Labour was founded in 1900 as an uneasy coalition of two distinct strands, the trade unions on the one hand and socialism on the other. But from the 1920s to the 1970s, the numbers, muscle and money of the unions created a powerful election-winning machine (with two high peaks in 1945 and 1966) which went a long way towards achieving a more equal society. After the electorally suicidal lurch to the far left after 1979, Neil Kinnock, John Smith and Tony Blair managed to rebuild a party capable of winning again in 1997 – but they did so only by abjuring socialism and progressively weakening the link with the unions.
The two traditions which historically supported Labour are both exhausted. Today, the unions represent only a minority of the workforce concentrated in the dwindling public sector. Meanwhile, belief in socialism as traditionally understood from Attlee to Wilson – nationalisation and economic planning, universal public services supported by redistributive taxation – is almost totally discredited and forgotten. The surge in support for Jeremy Corbyn which so embarrasses the mainstream candidates has revealed a deep hankering among party members to take Labour back to its socialist roots. Shorn of socialism and no longer the army of the organised working class, Labour post-Blair no longer knows what it is for.
The rise and decline of the Labour Party coincided almost exactly with the start and end of the 20th century; its historical mission is now played out. The Liberal Democrats, on the other hand, are now the inheritors of a Liberal tradition going back to Gladstone which is still as relevant as ever, and consists of four distinctive strands: constitutional reform (which in modern terms means electoral reform, reform of the House of Lords, and devolution); civil liberties (that is, individual liberty, free speech and minority rights); anti-imperialism (leading to suspicion of foreign wars); and improving the condition of the people (reducing poverty, promoting greater equality and social mobility). To these historical goals can be added two more recent concerns: commitment to Britain’s place in Europe and a determination to tackle climate change.

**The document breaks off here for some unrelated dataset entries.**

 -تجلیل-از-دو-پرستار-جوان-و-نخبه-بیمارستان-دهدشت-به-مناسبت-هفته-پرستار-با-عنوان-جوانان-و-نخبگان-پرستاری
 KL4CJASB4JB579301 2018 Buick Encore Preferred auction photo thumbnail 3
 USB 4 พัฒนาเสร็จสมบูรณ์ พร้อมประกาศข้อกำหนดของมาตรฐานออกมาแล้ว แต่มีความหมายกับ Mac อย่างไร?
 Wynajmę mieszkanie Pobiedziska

Labour leadership: The Contenders
Labour leadership: The Contenders
1/2 Jeremy Corbyn
Jeremy Corbyn started off as the rank outsider in the race to replace Ed Miliband and admitted he was only standing to ensure the left of the party was given a voice in the contest. But the Islington North MP, who first entered Parliament in 1983, is now the firm favourite to be elected Labour leader on September 12 after a surge in left-wing supporters signing up for a vote.
2/2 Andy Burnham
Andy Burnham started out as the front-runner in the leadership election, seen as the candidate of the left until Jeremy Corbyn entered the race. The former Cabinet minister has found himself squeezed between the growing populism of Corbyn’s radical agenda and the moderate, centre-left Yvette Cooper, not knowing which way to turn. It has attracted damaging labels such as ‘flip-flop Andy’, most notably over his response to the Government’s Welfare Bill. He remains hopeful he can win enough second preference votes to take him over the 50 per cent threshold ahead of Corbyn.
Historically, Labour has never been very interested in constitutional reform or minority rights; its record on Europe and the environment is patchy at best, and Iraq fatally damaged its anti-war credentials. Meanwhile, its efforts at abolishing poverty and improving the lot of working people – its real raison d’être – have had only limited success.

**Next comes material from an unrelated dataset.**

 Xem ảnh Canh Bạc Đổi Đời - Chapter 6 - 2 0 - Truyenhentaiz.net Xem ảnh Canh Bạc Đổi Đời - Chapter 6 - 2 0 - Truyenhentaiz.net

Socialism proved to be a less efficient creator of wealth than the free market, so that from Macmillan to Thatcher the Tories consistently won the economic argument; but Thatcherism has brought only greater inequality and social injustice. Inequality remains the most urgent problem needing to be addressed today; but it is one to which Labour has no exclusive answer.
The two central achievements that Labour harks back to as representing the implementation of its values in practice – the NHS and the welfare state, and full employment maintained by a mixed and managed economy – were actually the achievement of two paid-up Liberals, Beveridge and Keynes, building on the foundations laid by the Liberal government of Asquith and Lloyd George before 1914.
This all poses a big problem for Labour. No party can thrive in denial of its own history. The party the centre-left needs today, to represent the whole left-leaning half of the population by opposing the brutal, unaccountable power of global capitalism, is one founded on Liberal values. With Labour in terminal disarray a huge opportunity presents itself for the Liberal Democrats, despite their setback in May, to reassert the timelessness of Liberalism and consign Labour to history.